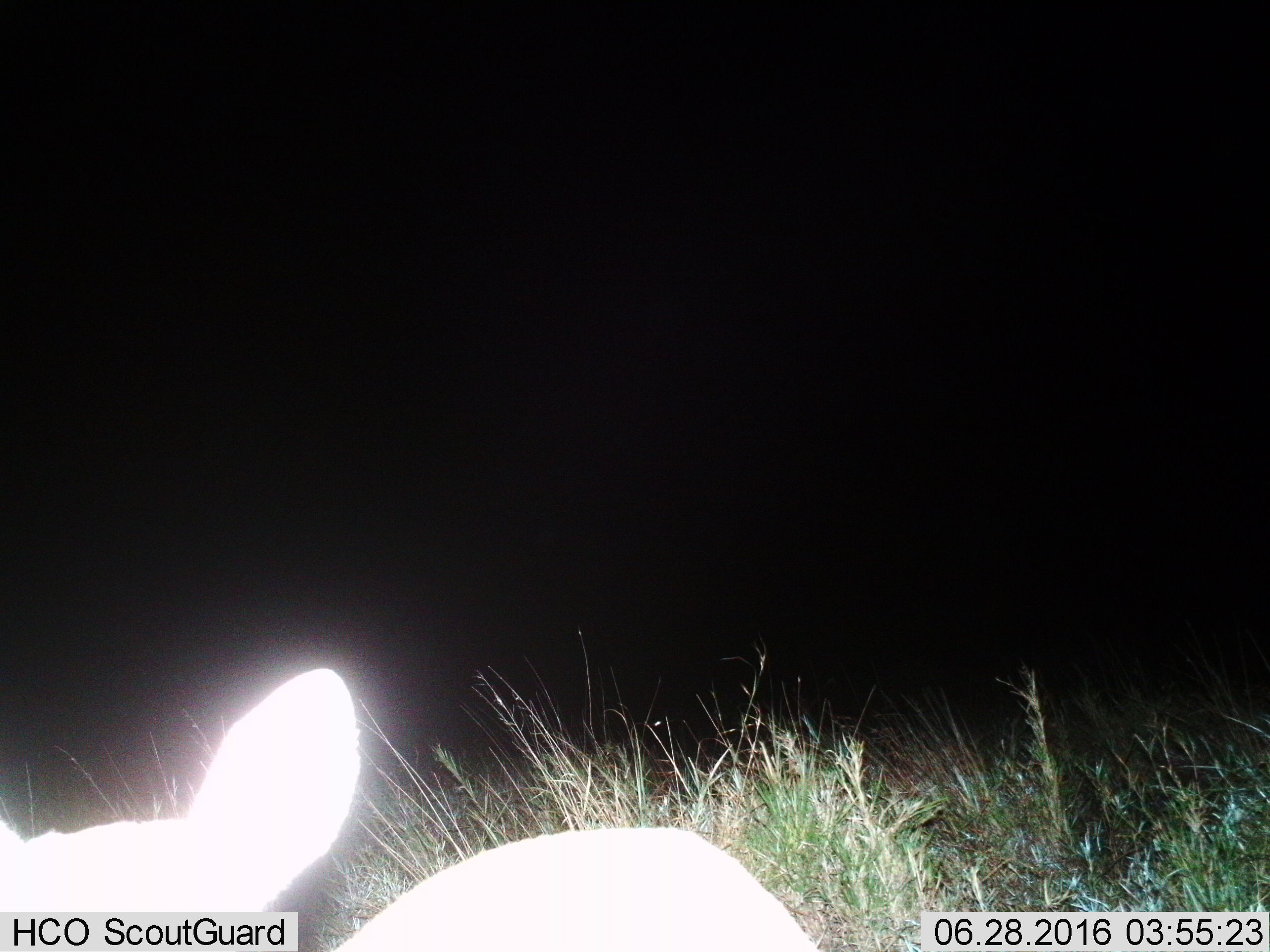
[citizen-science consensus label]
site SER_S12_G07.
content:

········

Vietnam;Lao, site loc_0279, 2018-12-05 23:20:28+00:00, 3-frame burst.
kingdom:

········

All lines of the data that hold "site" need to be copied.

__Result of the exercise__.
site SER_S12_G07.
Vietnam;Lao, site loc_0279, 2018-12-05 23:20:28+00:00, 3-frame burst.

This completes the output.